Still nothing working.
Then we tried a "one worker" setup to set a countable resource manually to try the allocation mechanism and then....
NOTHING hortonWORKS !
But my Googling was better suited then.
It seems to be a Hadoop related issue about custom resources and CapacityScheduler, enjoy:
https://issues.apache.org/jira/browse/YARN-9161
https://issues.apache.org/jira/browse/YARN-9205
Temporary solution to benefit from isolation:
For now (3.1.1/3.2.0) the capacity.CapacityScheduler is broken by a hardcoded enum containing only vCores and RAM parameters. You just have to switch your scheduler class to org.apache.hadoop.yarn.server.resourcemanager.scheduler.fair.FairScheduler You also want to replace "capacity" by "Fair" in the line yarn.scheduler.fair.resource-calculator=org.apache.hadoop.yarn.util.resource.DominantResourceCalculator
Your GPUs will not be visible on yarn ui2 but will still be on the NodeManagers, and most importantly, will be allocated properly. It was a mess to find out indeed.

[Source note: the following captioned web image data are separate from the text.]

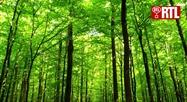 Pascal Martin, guide Nature - Elle est où la nature ?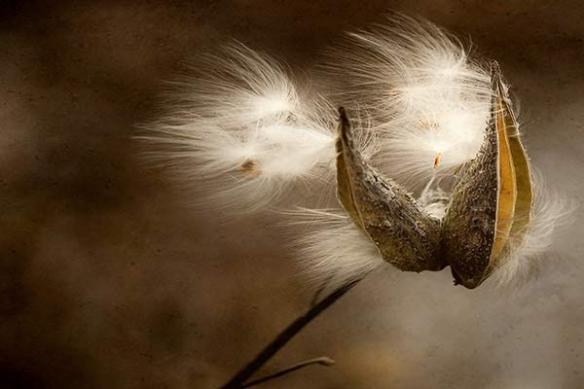 Laiteron en fleur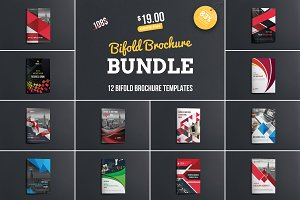 Bifold Brochure Bundle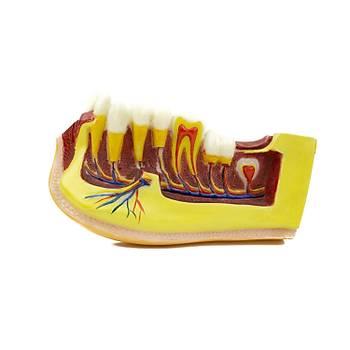 Mandibular & Endodonti Büyük Çene Eðitim Modeli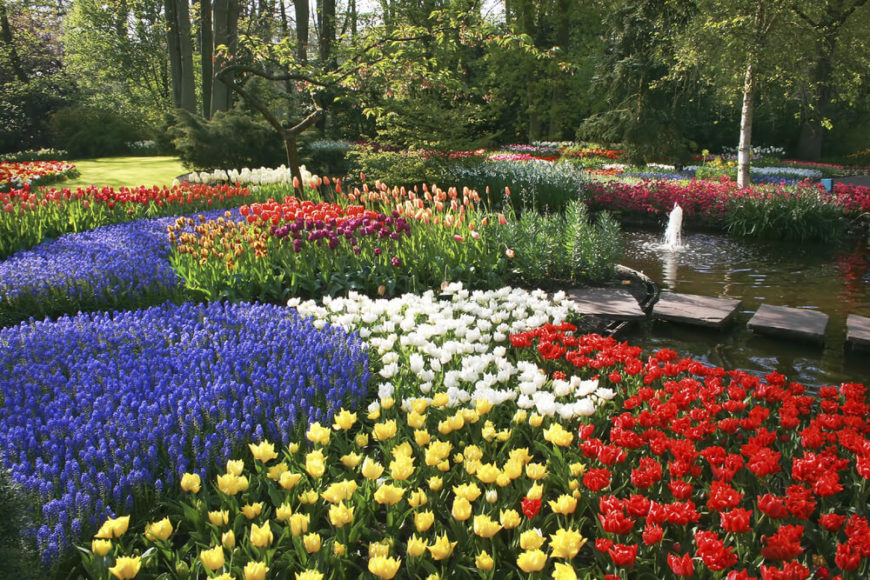 With proper planting you can create some interesting and exciting designs in your garden. By utilizing crisp lines in your garden your flowers will make a fantastically uniform and intentional look.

Created 02-05-2019 02:29 PM
Same exact problem. I have 2 GPUs in my test cluster, both are showing up (load included) in the RM / Nodes UI, but none of then can be allocated.... same "maximum allocation" reffering only to CPUs and RAM
Created 02-08-2019 03:25 PM
It seems to be about the ResourceCalculator used when requesting containers, as it shows only CPU/memory, like the DefaultResourceCalculator should do it. But Everywhere I check, my node registers his GPU properly and DominantResourceCalculator is set...

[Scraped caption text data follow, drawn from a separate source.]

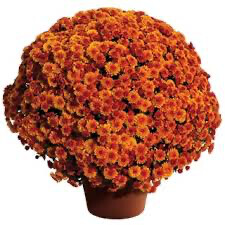 "Mum Cheryl Spicy Orange (9"" pot) $8.99"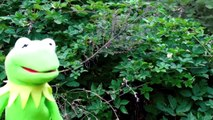 Kermit the Frog Rain Dance! Muppets Gone Wild Sesame Street Funny Toy Movie for Kids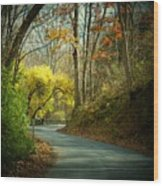 Swift Shoal Road Wood Print by Joyce Kimble Smith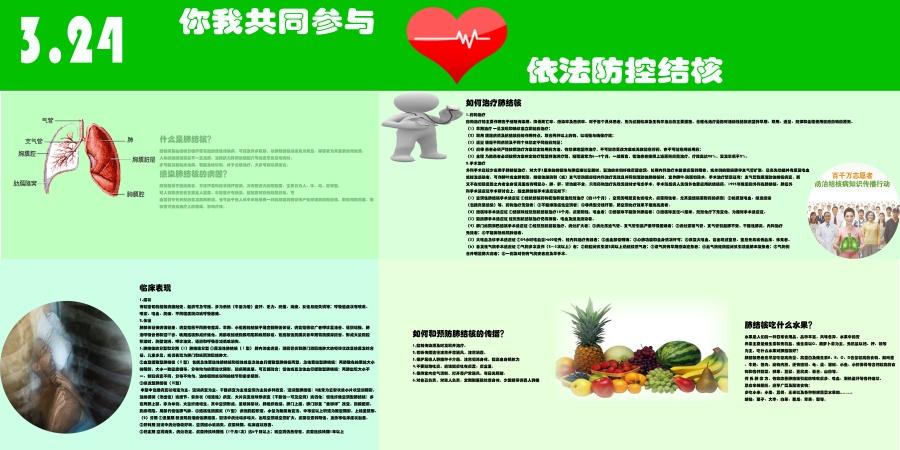 结核病防治知识宣传展板设计(2/13)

Created 02-14-2019 04:12 PM
After about 2 weeks of various tries we finally settled on a full wipe of every host for a clean install from scratch.
Still nothing working.
Then we tried a "one worker" setup to set a countable resource manually to try the allocation mechanism and then....
NOTHING hortonWORKS !
But my Googling was better suited then.
It seems to be a Hadoop related issue about custom resources and CapacityScheduler, enjoy:
https://issues.apache.org/jira/browse/YARN-9161
https://issues.apache.org/jira/browse/YARN-9205
Temporary solution to benefit from isolation:
For now (3.1.1/3.2.0) the capacity.CapacityScheduler is broken by a hardcoded enum containing only vCores and RAM parameters. You just have to switch your scheduler class to org.apache.hadoop.yarn.server.resourcemanager.scheduler.fair.FairScheduler You also want to replace "capacity" by "Fair" in the line yarn.scheduler.fair.resource-calculator=org.apache.hadoop.yarn.util.resource.DominantResourceCalculator
Your GPUs will not be visible on yarn ui2 but will still be on the NodeManagers, and most importantly, will be allocated properly. It was a mess to find out indeed.

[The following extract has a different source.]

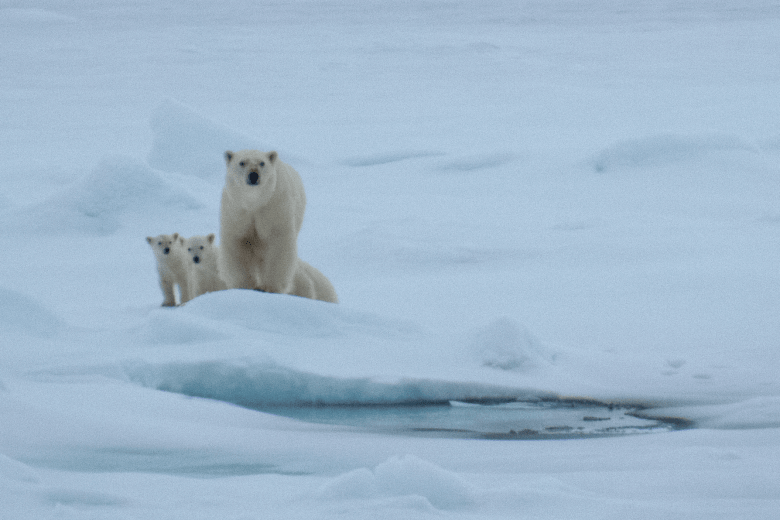 Mother polar bear with her 3 cubs, Svalbard, Norway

Created 05-09-2019 08:34 AM
Have run into the same issue. It works with FairScheduler but not CapacityScheduler. To add to the instructions above for those who normally use CapacityScheduler (99.99% of the Hadoop population :-)) but want to try with FairScheduler, remember also to disable other CS specific features, such as Preemption as Resource Manager won't start otherwise.